Esta campanha eleitoral presidencial rompeu o equilíbrio dos tradicionais alinhamentos partidários que caracterizaram todo o período pós-ditatorial do Chile. Apresentando dois candidatos claramente posicionados à esquerda e à direita do espectro político: sobre a necessidade de uma Constituição que correspondesse aos processos de democratização iniciados com a queda do regime de Pinochet, de um lado, e na salvaguarda do que aquele regime havia derramado nos compromissos sobre os quais tais processos foram construídos, pelo outro.
Entre o primeiro e o segundo turnos das eleições presidenciais, Boric foi capaz de moderar tanto o seu programa político como sua imagem pública; angariando assim um consenso muito mais amplo do que o esperado entre o eleitorado que tinha como prioridade a elaboração de uma nova Constituição. E sua presidência será medida por isto: ou seja, pela capacidade de dissolver de uma vez por todas o elo que ainda liga o Chile de hoje ao de Pinochet.
Imediatamente após a eleição, que viu Boric alcançar inesperados 55% dos votos, os bispos chilenos divulgaram uma mensagem de saudação e congratulações ao novo presidente: “O país deu-lhe um voto de confiança e confiou-lhe uma grande missão, dirigida a guiar o destino de nosso país como sua primeira autoridade e servidor”.

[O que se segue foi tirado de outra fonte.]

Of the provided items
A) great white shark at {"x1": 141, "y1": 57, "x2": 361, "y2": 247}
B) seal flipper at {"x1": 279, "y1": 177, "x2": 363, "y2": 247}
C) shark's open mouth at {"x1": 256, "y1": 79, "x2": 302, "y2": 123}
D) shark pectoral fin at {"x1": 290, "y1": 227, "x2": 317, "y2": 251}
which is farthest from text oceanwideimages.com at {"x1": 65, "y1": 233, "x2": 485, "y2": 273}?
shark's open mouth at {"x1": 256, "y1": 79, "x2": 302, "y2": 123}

Assegurando a continuação da contribuição da Igreja Católica à vida do país, os bispos vinculam-no especialmente à construção de "uma humanidade mais justa e fraterna, onde principalmente os pobres e sofredores sejam respeitados na sua dignidade". Este é um ponto que deveria ser o de maior proximidade entre a Igreja e o programa de Boric. Para o primeiro presidente de esquerda depois de Salvador Allende, os bispos garantem uma participação da Igreja Católica na vida pública do país "sempre no respeito da ordem democrática e das suas autoridades legitimamente eleitas".
Esta não é uma garantia pequena, dada a profunda divergência entre os dois candidatos e os alinhamentos políticos que estarão presentes no novo Parlamento do país. A legitimidade dos órgãos superiores do Estado, assim como foram democraticamente escolhidos pelos cidadãos chilenos, encontra o pleno reconhecimento da Igreja Católica atual. Para a qual o passo em direção a uma nova Constituição pode representar uma oportunidade para também dissolver definitivamente aqueles vínculos que ainda a prendem ao Chile do golpe que destituiu Allende ao abrir as portas ao regime militar sob a liderança de Pinochet.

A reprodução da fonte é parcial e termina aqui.